■ Data rows
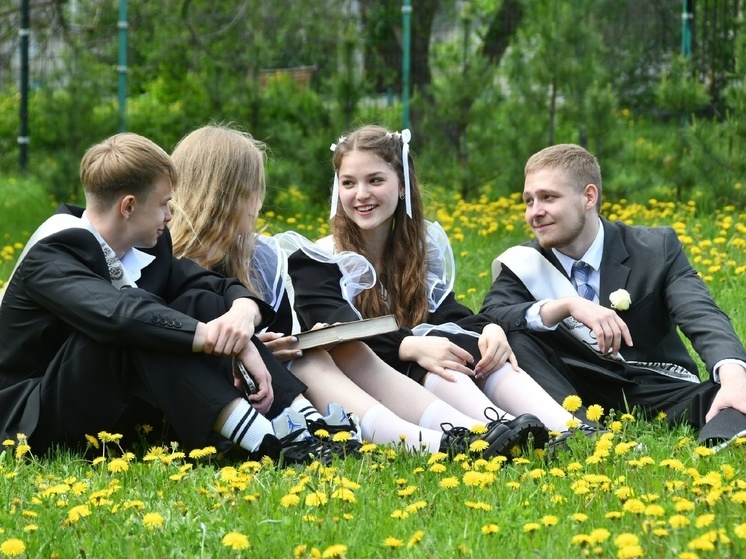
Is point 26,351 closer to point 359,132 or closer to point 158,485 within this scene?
point 158,485

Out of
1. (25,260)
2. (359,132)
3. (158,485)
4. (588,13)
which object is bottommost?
(158,485)

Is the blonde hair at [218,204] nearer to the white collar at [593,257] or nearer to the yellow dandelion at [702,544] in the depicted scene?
the white collar at [593,257]

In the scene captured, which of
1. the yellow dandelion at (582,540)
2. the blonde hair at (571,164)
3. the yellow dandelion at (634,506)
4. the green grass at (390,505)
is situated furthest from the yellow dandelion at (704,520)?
the blonde hair at (571,164)

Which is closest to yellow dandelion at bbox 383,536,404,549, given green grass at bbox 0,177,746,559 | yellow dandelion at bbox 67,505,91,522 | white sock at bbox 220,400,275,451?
green grass at bbox 0,177,746,559

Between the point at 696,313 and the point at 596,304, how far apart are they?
1.10 ft

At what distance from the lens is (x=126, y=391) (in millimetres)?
3459

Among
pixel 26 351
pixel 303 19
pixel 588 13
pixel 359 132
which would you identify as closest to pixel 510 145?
pixel 588 13

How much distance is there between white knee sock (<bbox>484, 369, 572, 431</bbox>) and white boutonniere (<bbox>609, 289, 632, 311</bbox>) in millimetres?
461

■ Stated problem
Your task is to reproduce all of the material exactly. The pictures stay out.

■ Exercise response
Is point 26,351 closer to point 359,132 or closer to point 158,485 within this scene?
point 158,485

Out of
1. (25,260)
2. (359,132)
3. (158,485)
4. (588,13)
which object is bottommost?
(158,485)

Is the blonde hair at [218,204] nearer to the white collar at [593,257] or nearer to the yellow dandelion at [702,544] in the depicted scene?
the white collar at [593,257]

In the scene captured, which of
1. the yellow dandelion at (582,540)
2. the blonde hair at (571,164)
3. the yellow dandelion at (634,506)
4. the green grass at (390,505)
is situated furthest from the yellow dandelion at (704,520)?
the blonde hair at (571,164)

Which is closest to yellow dandelion at bbox 383,536,404,549, given green grass at bbox 0,177,746,559 | yellow dandelion at bbox 67,505,91,522 | white sock at bbox 220,400,275,451?
green grass at bbox 0,177,746,559

Between the point at 696,313 and the point at 596,304, how far apart are they?
1.10 ft

At what distance from the lens is (x=126, y=391) (in millimetres)?
3459

Among
pixel 26 351
pixel 303 19
pixel 588 13
pixel 359 132
which would you identify as closest to pixel 510 145?
pixel 588 13

How much distance is there between white knee sock (<bbox>484, 369, 572, 431</bbox>) and white boutonniere (<bbox>609, 289, 632, 311</bbox>) in millimetres?
461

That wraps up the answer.